FRAGMENTO CITADO:

Sobre la “gran recesión”, hay todo tipo de explicaciones

    ANÁLISIS | Escenario global

    Pero el desempleo sigue alto –10% de este lado del Atlántico norte, hasta 18% al otro–, con perspectivas complejas en cuanto a la primera mitad de 2010.
    En el tercer y cuarto trimestres de 2009, apenas una parte de los enormes estímulos fiscales y económicos empieza a hacerse notar. La Reserva Federal y sus contrapartes han intervenido en una escala sin precedentes en respaldo del sistema. Para decirlo suavemente, algunos califican esos paquetes de tarea inconclusa. Entretanto, el porvenir es incierto y el tiempo podría modificar la percepción de lo sucedido hasta ahora.
    No importa. Una ola de libros contradictorios ya da vueltas, especialmente en EE.UU. Todos han sido redactados en medio de circunstancias cambiantes y varios quedaron desactualizados antes de publicarse. Pero hay notables excepciones.

INSTRUCCIÓN DE TRABAJO 1: Copia de nuevo el tramo del fragmento sobre la gran recesión que va desde "Pero el desempleo" hasta "sucedido hasta ahora.", sustituyendo "desempleo" por "paro".
INSTRUCCIÓN DE TRABAJO 2: Resume de forma más breve el párrafo del fragmento sobre la gran recesión que comienza con "En el tercer y cuarto trimestres de 2009" y conserva sus datos principales.
INSTRUCCIÓN DE TRABAJO 3: Prosigue el texto sobre la gran recesión a partir de su última oración.

DATOS SIN PROCESAR:
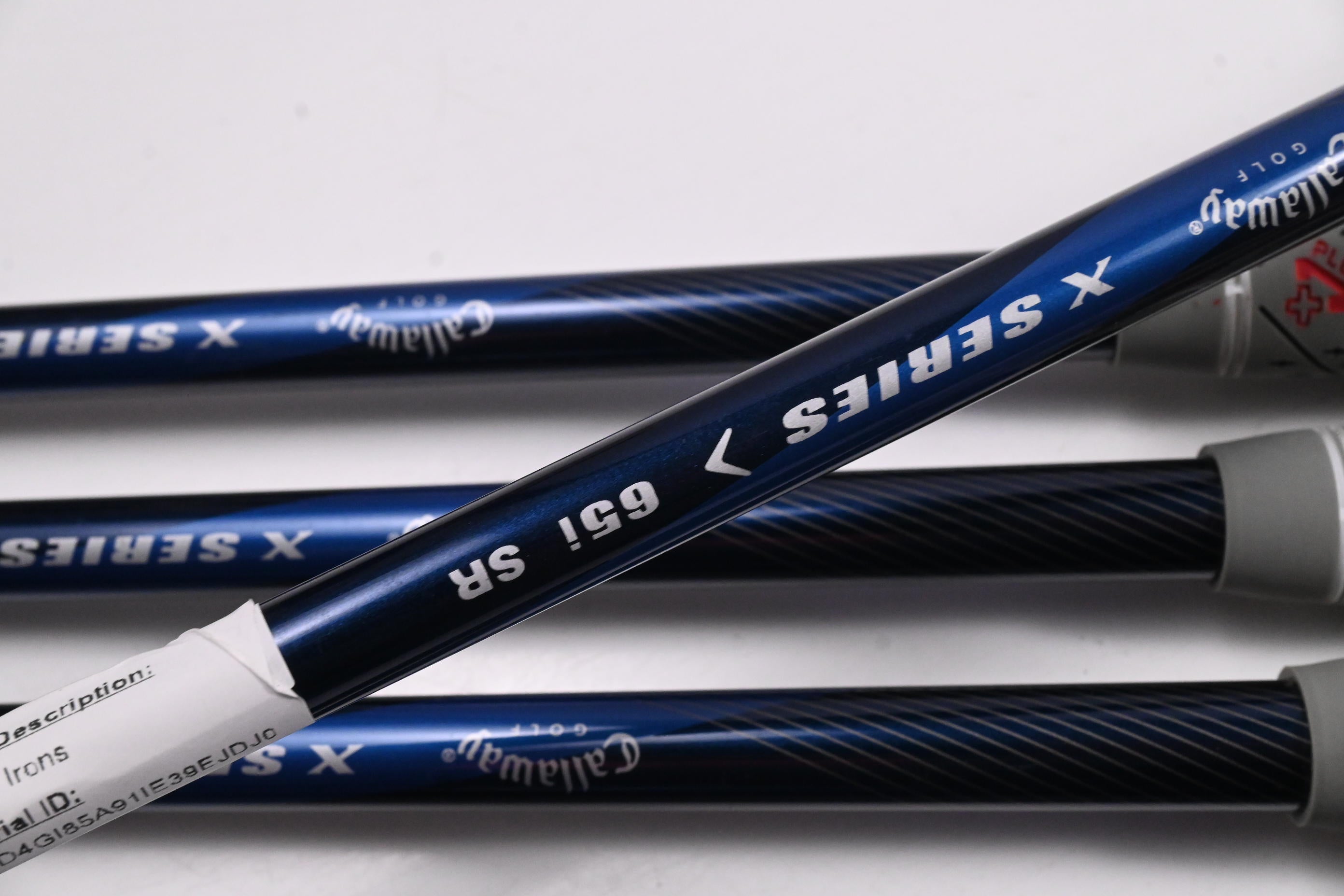 Callaway X-22 Irons / 5-PW / Senior Flex Callaway X-Series 65 Shafts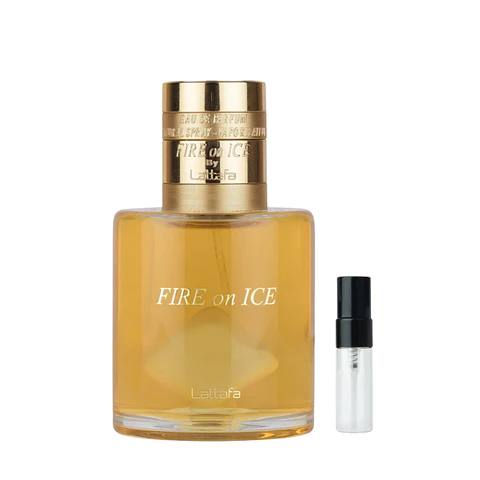 LATTAFA - FIRE ON ICE EDP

RESPUESTA FINAL 1:
Pero el paro sigue alto –10% de este lado del Atlántico norte, hasta 18% al otro–, con perspectivas complejas en cuanto a la primera mitad de 2010.
    En el tercer y cuarto trimestres de 2009, apenas una parte de los enormes estímulos fiscales y económicos empieza a hacerse notar. La Reserva Federal y sus contrapartes han intervenido en una escala sin precedentes en respaldo del sistema. Para decirlo suavemente, algunos califican esos paquetes de tarea inconclusa. Entretanto, el porvenir es incierto y el tiempo podría modificar la percepción de lo sucedido hasta ahora.

RESPUESTA FINAL 2: En el tercer y cuarto trimestres de 2009 solo empieza a notarse una parte de los enormes estímulos fiscales y económicos. La Reserva Federal y sus contrapartes han respaldado el sistema a una escala sin precedentes, aunque algunos consideran esos paquetes una tarea inconclusa. El porvenir es incierto, y el tiempo podría cambiar la percepción de lo sucedido.

RESPUESTA FINAL 3:
    Por de pronto, las posturas difieren notoriamente. Algunos trabajos se centran en políticas económicas, otros en lo financiero y un tercer grupo critica la codicia de los mercados. Así, un texto ubica la causa de la catástrofe en el triunfo de la especulación a expensas de la industria estadounidense. Otro sospecha que el propio capitalismo tiene la culpa. Así como esta crisis carece de fuente unívoca, tampoco hay forma de encararla plenamente, por lo cual es muy difícil evaluar los méritos o deméritos de estas obras.

    Visión desde la Reserva Federal
    Para comenzar, hay un texto, In Fed We Trust: Bernanke’s War on Panic de David Wessel, editor financiero del Wall Street Journal que comparte los puntos de vista imperantes en la Reserva Federal y el Tesoro. En particular, los de Benjamin Bernanke. Si bien aporta bastantes elementos de juicio, al autor no le interesa profundizar en las causas.
    No obstante, este libro trata de cómo funcionarios claves encararon, generalmente sin mucha confianza en sí mismos, el alud que se había desatado a fines de 2007. El reparto incluye Bernanke, Henry Paulson –secretario del Tesoro bajo George W. Bush– y su sucesor, Timothy Geithner, entonces presidente de la RF neoyorquina.
    Se cometieron gruesos errores, es verdad, pero “no eran obvios en ese momento”, cree Wessel. Algunos personajes salen mejor librados que otros. Así, el autor se distancia de Paulson y su gestión, sosteniendo que su mentalidad de operador financiero, más proclive al pálpito que al cálculo, lo llevó a abruptos, impredecibles cambios de opinión, poco adecuados para encarar una crisis.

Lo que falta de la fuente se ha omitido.